■ **Source text**
□ □ □ □ □

In Part One of my list of the Top 15 Movies of 2012, I listed numbers 15 through 11, and in Part Two I listed numbers 10 through 6.  Let’s bring it home with the final installment of my Best Movies of 2012 list!

5. Django Unchained Quentin Tarantino’s fierce, fiery, take-no-prisoners assault on the institution of slavery in America is at once a very serious attempt to look this great evil of American history straight in the eye, while also being a phenomenally entertaining, funny, exciting, action-packed and blood-soaked Spaghetti Western adventure.  That Mr. Tarantino’s film succeeds so wildly on both counts is a testament to his enormous skills as a filmmaker.  Django Unchained is unquestionably the product of Mr. Tarantino’s wonderfully distinct cinematic vision.  The film is filled with astoundingly beautiful dialogue, incredible tension, various (very funny) anachronistic touches, spectacular (and very bloody) action, and a glorious musical score — all of which are Mr. Tarantino’s specialties.  Jamie Foxx and Christoph Waltz are both absolute perfection as the twin anchors of the film, totally commanding in their roles, with each creating iconic, memorable cinematic characters.  Leonardo DiCaprio and Samuel L. Jackson are both equally spectacular as the film’s abhorrent villains.  Django Unchained feels transgressive, it feels dangerous.  It is without question fiercely alive and engaging from the very first frame to the very last, and I found it to be one of the most fun, visceral, intense experiences I had in a movie theatre this year.  (Click here for my original review.)

4. Zero Dark Thirty Kathryn Bigelow and Mark Boal have together created an astonishing cinematic document that powerfully brings to life not only the complex, often seemingly hopeless decade-long search for Osama bin Laden, but also the vast human cost (on all sides) of that pursuit.  For almost three full hours, I sat riveted by the drama on-screen as CIA operative Maya (Jessica Chastain), assigned to the U.S. embassy in Pakistan, worked — together with other operatives, interrogators, and analysts — for year after long year, trying to piece together a chain of evidence that would lead U.S. forces to discover the hiding place of Osama bin Laden.  This film revels in the details, in the minutia of Maya’s world, without dumbing anything down or over-explaining anything to audiences.  This is a film that assumes a lot of its audience: that we are decently well-versed in the historical background, and that we are capable of paying close attention to the film as it unfolds.  Jessica Chastain does magnificent, star-making work as the driven but haunted Maya.  The action sequences are phenomenal, particularly the climactic assault on bin Landen’s compound in Pakistan, painstakingly recreated by Ms. Bigelow and her team in the film’s final half-hour.  That sequence is a tour-de-force of filmmaking, gut-wrenchingly tense, a powerful culmination to an epic film.  This is a film that feels important without ever becoming boring or didactic.  It is tough to watch at times, but I found it profoundly engaging and thrilling, and hard-to-shake in the days since I saw it.  (Click here for my original review.)

□ □ □ □ □

■ **Supplied information**
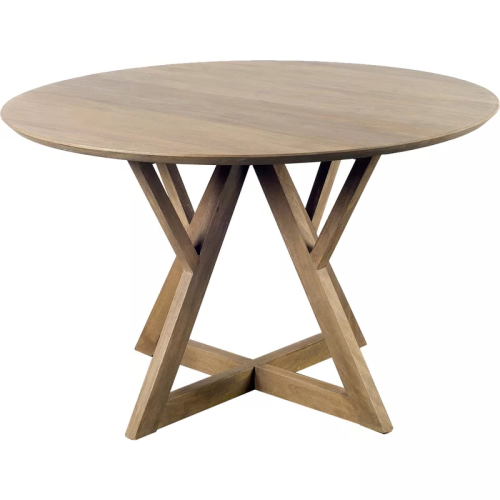 Carelton 36'' Mango Solid Wood Trestle Dining Tables (Photo 5 of 20)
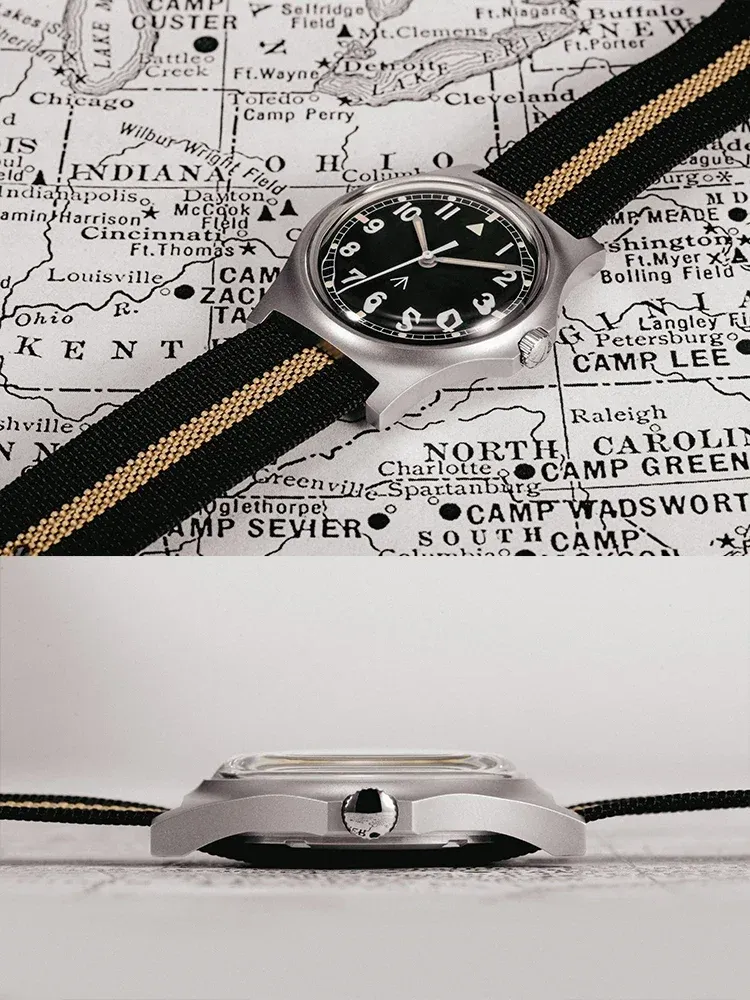 Rdunae RA01 G10 Retro Military Filed Quartz Watch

□ □ □ □ □

■ **Directions**
Answer these from the 2012 movie list, one line each:
(a) Which numbers on the list did Part Two cover?
(b) Which two actors play the villains in Django Unchained?
(c) Where is the CIA operative Maya assigned in Zero Dark Thirty?

■ **Your response**
(a) Numbers 10 through 6.
(b) Leonardo DiCaprio and Samuel L. Jackson.
(c) The U.S. embassy in Pakistan.